The essential book on which our professional methodology at Sémiosine is based (particularly its definition of the notion of isotopy) is Sémantique structurale, by Greimas.
The book we recommend to our students, and to which we go back to when we have specific needs is Précis de sémiotique générale, by [the Belgian linguist and semiotician] Jean-Marie Klinkenberg.
Bonus: [French medieval scholar and symbology expert] Michel Pastoureau’s indispensable works on color, and those of Jean-Marie Floch, in particular those on the valorisation of discourse.
SEMIOVOX
When someone asks you to describe what you do, what is your “elevator pitch”? How do you persuade a skeptical client to take a chance on using this tool?
NICOLAS JUNG
“Semiology enables us to understand the communicative fundamentals of a brand (story, values) and the cultural links that bind it to its audience. On its own or as part of a qualitative study, it can enable the client to identify its communication weaknesses and understand the potential rejection of their brand’s message, so that it can be corrected.”
SEMIOVOX
What specific sorts of semiotics-driven projects do you find to be the most enjoyable and rewarding?
NICOLAS JUNG
I love image assessments (bilan d’image in French), where we delve into a brand’s entire communication history, from its very beginnings (if the archives exist), to understand the invariants and the places where it has lost its way. When we present the results of an image assessment to the brand, there’s often this moment of realization that you can see in the eyes of the client, where everything becomes luminous, where everything becomes coherent again.
SEMIOVOX
What frustrates you about how semiotics is practiced and/or perceived, right now?
NICOLAS JUNG
We’re often called when it’s too late. The campaign has been released, it’s a flop, and we’re trying to find out why. Brands should call us before they launch an advertising campaign.
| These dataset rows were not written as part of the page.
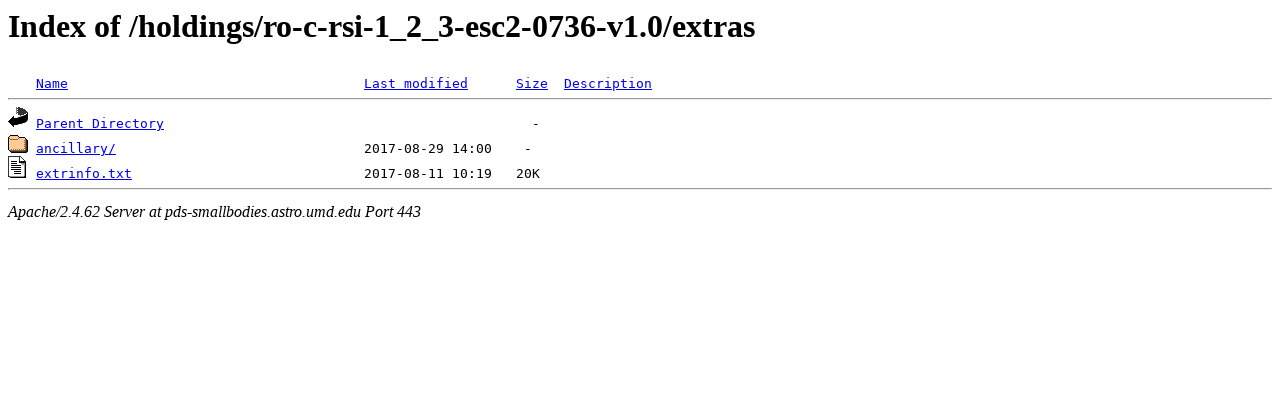

--- FILE ---
content_type: text/html;charset=ISO-8859-1
request_url: https://pds-smallbodies.astro.umd.edu/holdings/ro-c-rsi-1_2_3-esc2-0736-v1.0/extras/?C=S;O=D
body_size: 1094
content:
<!DOCTYPE HTML PUBLIC "-//W3C//DTD HTML 3.2 Final//EN">
<html>
 <head>
  <title>Index of /holdings/ro-c-rsi-1_2_3-esc2-0736-v1.0/extras</title>
 </head>
 <body>
<h1>Index of /holdings/ro-c-rsi-1_2_3-esc2-0736-v1.0/extras</h1>
<pre><img src="/icons/blank.gif" alt="Icon "> <a href="?C=N;O=A">Name</a>                                     <a href="?C=M;O=A">Last modified</a>      <a href="?C=S;O=A">Size</a>  <a href="?C=D;O=A">Description</a><hr><a href="/holdings/ro-c-rsi-1_2_3-esc2-0736-v1.0/"><img src="/icons/back.gif" alt="[PARENTDIR]"></a> <a href="/holdings/ro-c-rsi-1_2_3-esc2-0736-v1.0/">Parent Directory</a>                                              -   
<a href="ancillary/"><img src="/icons/folder.gif" alt="[DIR]"></a> <a href="ancillary/">ancillary/</a>                               2017-08-29 14:00    -   
<a href="extrinfo.txt"><img src="/icons/text.gif" alt="[TXT]"></a> <a href="extrinfo.txt">extrinfo.txt</a>                             2017-08-11 10:19   20K  
<hr></pre>
<address>Apache/2.4.62 Server at pds-smallbodies.astro.umd.edu Port 443</address>
</body></html>
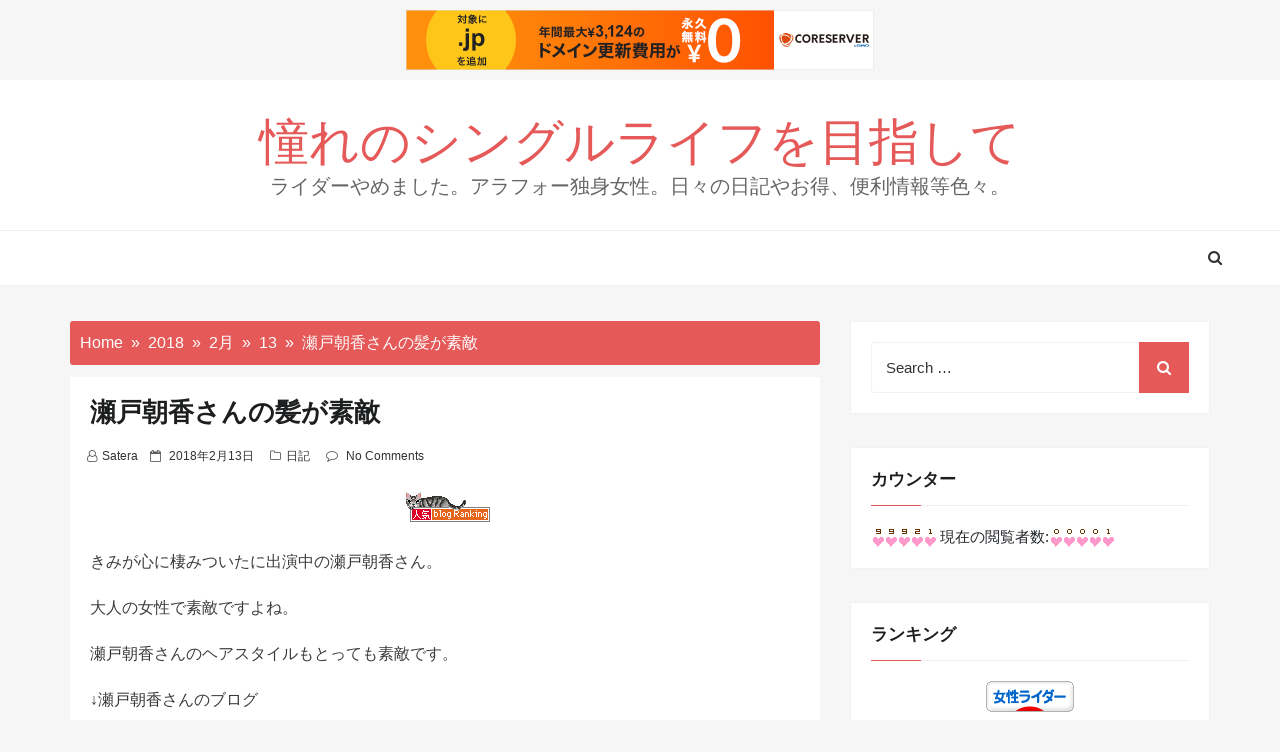

--- FILE ---
content_type: text/html; charset=utf-8
request_url: https://hatenablog-parts.com/embed?url=https%3A%2F%2Fameblo.jp%2Fasaka-seto%2Fentry-12338642434.html
body_size: 1403
content:
<!DOCTYPE html>
<html
  lang="ja"
  >

  <head>
    <meta charset="utf-8"/>
    <meta name="viewport" content="initial-scale=1.0"/>
    <meta name="googlebot" content="noindex,indexifembedded" />

    <title></title>

    
<script
  id="embed-gtm-data-layer-loader"
  data-data-layer-page-specific=""
>
(function() {
  function loadDataLayer(elem, attrName) {
    if (!elem) { return {}; }
    var json = elem.getAttribute(attrName);
    if (!json) { return {}; }
    return JSON.parse(json);
  }

  var globalVariables = loadDataLayer(
    document.documentElement,
    'data-data-layer'
  );
  var pageSpecificVariables = loadDataLayer(
    document.getElementById('embed-gtm-data-layer-loader'),
    'data-data-layer-page-specific'
  );

  var variables = [globalVariables, pageSpecificVariables];

  if (!window.dataLayer) {
    window.dataLayer = [];
  }

  for (var i = 0; i < variables.length; i++) {
    window.dataLayer.push(variables[i]);
  }
})();
</script>

<!-- Google Tag Manager -->
<script>(function(w,d,s,l,i){w[l]=w[l]||[];w[l].push({'gtm.start':
new Date().getTime(),event:'gtm.js'});var f=d.getElementsByTagName(s)[0],
j=d.createElement(s),dl=l!='dataLayer'?'&l='+l:'';j.async=true;j.src=
'https://www.googletagmanager.com/gtm.js?id='+i+dl;f.parentNode.insertBefore(j,f);
})(window,document,'script','dataLayer','GTM-P4CXTW');</script>
<!-- End Google Tag Manager -->











    
<link rel="stylesheet" type="text/css" href="https://cdn.blog.st-hatena.com/css/embed.css?version=686c58ee38ecf3f632b63800cd782b"/>


    <script defer id="blogcard-js" src="https://cdn.blog.st-hatena.com/js/blogcard.js?version=686c58ee38ecf3f632b63800cd782b"></script>
  </head>
  <body class="body-iframe page-embed hatena-web-card">

    <div class="embed-wrapper">
      <div class="embed-wrapper-inner">
        
        <div class="embed-content with-thumb">
          
          
            <div class="thumb-wrapper">
              <a href="https://ameblo.jp/asaka-seto/entry-12338642434.html" target="_blank" data-track-component="entry_image">
                <img src="https://cdn.image.st-hatena.com/image/square/8d8a8e4c5e93e202111a600b43afbe019992f9e6/backend=imagemagick;height=200;version=1;width=200/https%3A%2F%2Fstat.ameba.jp%2Fuser_images%2F20171223%2F21%2Fasaka-seto%2F35%2F94%2Fj%2Fo0480063914096756654.jpg" class="thumb">
              </a>
            </div>
          
          <div class="entry-body">
            <h2 class="entry-title">
              <a href="https://ameblo.jp/asaka-seto/entry-12338642434.html" target="_blank" data-track-component="entry_title">瀬戸朝香『やっと！』</a>
            </h2>
            <div class="entry-content">
              今日はスタジオ撮影ドラマの撮影が始まってもうすぐ1ヶ月。やっと現場で会えた〜紗理奈〜アハッ紗理奈、下着持ってますが…私達、ランジェリーのデザイナー役なのです現…
            </div>
          </div>
        </div>
        <div class="embed-footer">
          
          <a href="https://ameblo.jp/asaka-seto/entry-12338642434.html" target="_blank" data-track-component="blog_domain"><img src="https://cdn-ak.favicon.st-hatena.com?url=https%3A%2F%2Fameblo.jp%2Fasaka-seto%2Fentry-12338642434.html" alt="ameblo.jp" title="ameblo.jp" class="favicon"> ameblo.jp</a>
          
          <img src="https://s.st-hatena.com/entry.count.image?uri=https%3A%2F%2Fameblo.jp%2Fasaka-seto%2Fentry-12338642434.html" alt="" class="star-count" />
          <a href="https://b.hatena.ne.jp/entry/s/ameblo.jp/asaka-seto/entry-12338642434.html" target="_blank" data-track-component="bookmark_count_image"><img src="https://b.hatena.ne.jp/entry/image/https://ameblo.jp/asaka-seto/entry-12338642434.html" class="bookmark-count"></a>
        </div>
      </div>
    </div>
  </body>
</html>


--- FILE ---
content_type: application/x-javascript
request_url: https://counter1.fc2.com/views.php?id=907355
body_size: 878
content:
if (!self._FC2VIEWS907355_0)
{
	var _FC2VIEWS907355_0 =
	{
		id:907355,
		disp_js:function()
		{
			var current = false;
			if('currentScript' in document && 'parentNode' in document.currentScript && 'tagName' in document.currentScript.parentNode && document.currentScript.parentNode.tagName.toUpperCase() != 'HEAD'){
				current = document.currentScript;
			} else {
				current = false;
			}
			if (!current) {
			document.write('<script type="text/javascript" language="javascript"'
				+ ' src="https://counter1.fc2.com/views_js.php?id=907355&main=0&lang=0'
				+ '" charset="UTF-8"></'+'script>'
			);
			} else {
			var script = document.createElement('script');
			script.src = "https://counter1.fc2.com/views_js.php?id=907355&main=0&lang=0";
			script.charset="UTF-8";
			current.parentNode.appendChild(script);
			}
		}
	}
}
_FC2VIEWS907355_0.disp_js();
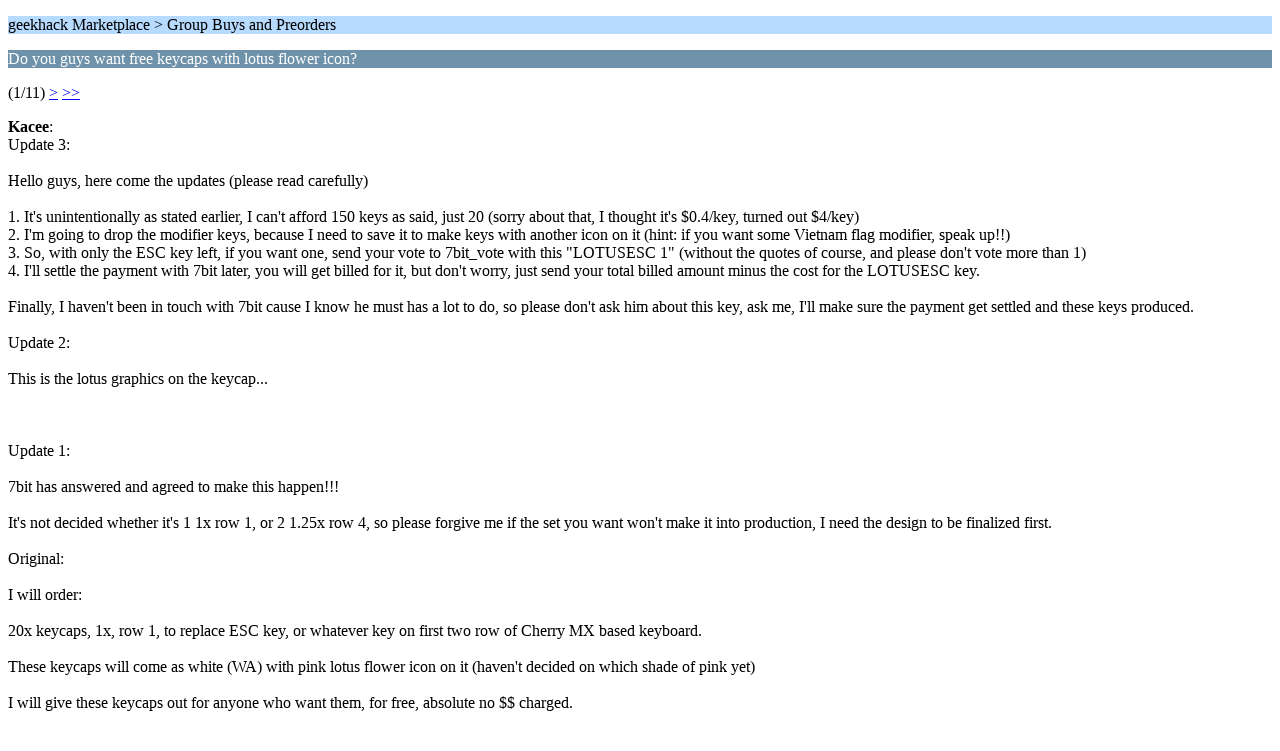

--- FILE ---
content_type: text/html; charset=ISO-8859-1
request_url: https://geekhack.org/index.php?PHPSESSID=gjnp27kei730qhb9mfims1k22kd1srt7&topic=16049.0;wap2
body_size: 1830
content:
<?xml version="1.0" encoding="ISO-8859-1"?>
<!DOCTYPE html PUBLIC "-//WAPFORUM//DTD XHTML Mobile 1.0//EN" "http://www.wapforum.org/DTD/xhtml-mobile10.dtd">
<html xmlns="http://www.w3.org/1999/xhtml">
	<head>
		<title>Do you guys want free keycaps with lotus flower icon?</title>
		<link rel="canonical" href="https://geekhack.org/index.php?topic=16049.0" />
		<link rel="stylesheet" href="https://cdn.geekhack.org/Themes/default/css/wireless.css" type="text/css" />
	</head>
	<body>
		<p class="titlebg">geekhack Marketplace > Group Buys and Preorders</p>
		<p class="catbg">Do you guys want free keycaps with lotus flower icon?</p>
		<p class="windowbg">(1/11) <a href="https://geekhack.org/index.php?PHPSESSID=gjnp27kei730qhb9mfims1k22kd1srt7&amp;topic=16049.5;wap2">&gt;</a> <a href="https://geekhack.org/index.php?PHPSESSID=gjnp27kei730qhb9mfims1k22kd1srt7&amp;topic=16049.50;wap2">&gt;&gt;</a> </p>
		<p class="windowbg">
			<strong>Kacee</strong>:
			<br />
			Update 3:<br /><br />Hello guys, here come the updates (please read carefully)<br /><br />1. It's unintentionally as stated earlier, I can't afford 150 keys as said, just 20 (sorry about that, I thought it's $0.4/key, turned out $4/key)<br />2. I'm going to drop the modifier keys, because I need to save it to make keys with another icon on it (hint: if you want some Vietnam flag modifier, speak up!!)<br />3. So, with only the ESC key left, if you want one, send your vote to 7bit_vote with this &quot;LOTUSESC 1&quot; (without the quotes of course, and please don't vote more than 1)<br />4. I'll settle the payment with 7bit later, you will get billed for it, but don't worry, just send your total billed amount minus the cost for the LOTUSESC key.<br /><br />Finally, I haven't been in touch with 7bit cause I know he must has a lot to do, so please don't ask him about this key, ask me, I'll make sure the payment get settled and these keys produced.<br /><br />Update 2:<br /><br />This is the lotus graphics on the keycap...<br /><br /><br /><br />Update 1:<br /><br />7bit has answered and agreed to make this happen!!!<br /><br />It's not decided whether it's 1 1x row 1, or 2 1.25x row 4, so please forgive me if the set you want won't make it into production, I need the design to be finalized first.<br /><br />Original:<br /><br />I will order:<br /><br />20x keycaps, 1x, row 1, to replace ESC key, or whatever key on first two row of Cherry MX based keyboard.<br /><br />These keycaps will come as white (WA) with pink lotus flower icon on it (haven't decided on which shade of pink yet)<br /><br />I will give these keycaps out for anyone who want them, for free, absolute no $$ charged.<br /><br />However, if 7bit is too busy to distribute them along with your round 3 shipments, you will have to pay the shipping cost.<br /><br />I live in Vietnam, so I will have to ask someone here, to help me with the shipping out, I'll try to ask for my friends in USA to help with this, too.<br /><br />I don't have the design just yet, my designer is working on it, I'll update soon with some previews.<br /><br />But, there's always a catch, and here are some:<br /><br />1. Please limit to 1 set per person, that means 1 1x key or 2 1.25x keys.<br />2. If anyone see those keycaps and ask you what it is, please tell them it's the Vietnam national flower, Lotus!!!<br /><br />Thank you, and please declare your interest here if you feel so.
		</p>
		<p class="windowbg2">
			<strong>Zykos</strong>:
			<br />
			A free key? Why not? I am definitely interested.
		</p>
		<p class="windowbg">
			<strong>noodles256</strong>:
			<br />
			free keys are beast
		</p>
		<p class="windowbg2">
			<strong>squarebox</strong>:
			<br />
			Interested in 2x1.25 keys.<br />I love Vietnam ever since I saw the Top Gear Vietnam episode.
		</p>
		<p class="windowbg">
			<strong>calavera</strong>:
			<br />
			Free key caps, can't say no. Count me in for which ever.<br />Unless the flower has some kind of hidden meaning that I'm not aware of. :P
		</p>
		<p class="titlebg">Navigation</p>
		<p class="windowbg">[0] <a href="https://geekhack.org/index.php?PHPSESSID=gjnp27kei730qhb9mfims1k22kd1srt7&amp;board=70.0;wap2" accesskey="0">Message Index</a></p>
		<p class="windowbg">[#] <a href="https://geekhack.org/index.php?PHPSESSID=gjnp27kei730qhb9mfims1k22kd1srt7&amp;topic=16049.5;wap2" accesskey="#">Next page</a></p>
		<a href="https://geekhack.org/index.php?PHPSESSID=gjnp27kei730qhb9mfims1k22kd1srt7&amp;topic=16049.0;nowap" rel="nofollow">Go to full version</a>
	</body>
</html>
It would save them a lot of time and money…
SEMIOVOX
Peirce or Saussure?
NICOLAS JUNG
Saussure, because of his definition of semiology as “the science of signs in social life”.
SEMIOVOX
What advice would you give to a young person interested in this sort of work?
NICOLAS JUNG
Read novels, essays, the press, go to the movies, watch TV shows, stay curious about everything that makes up today’s society.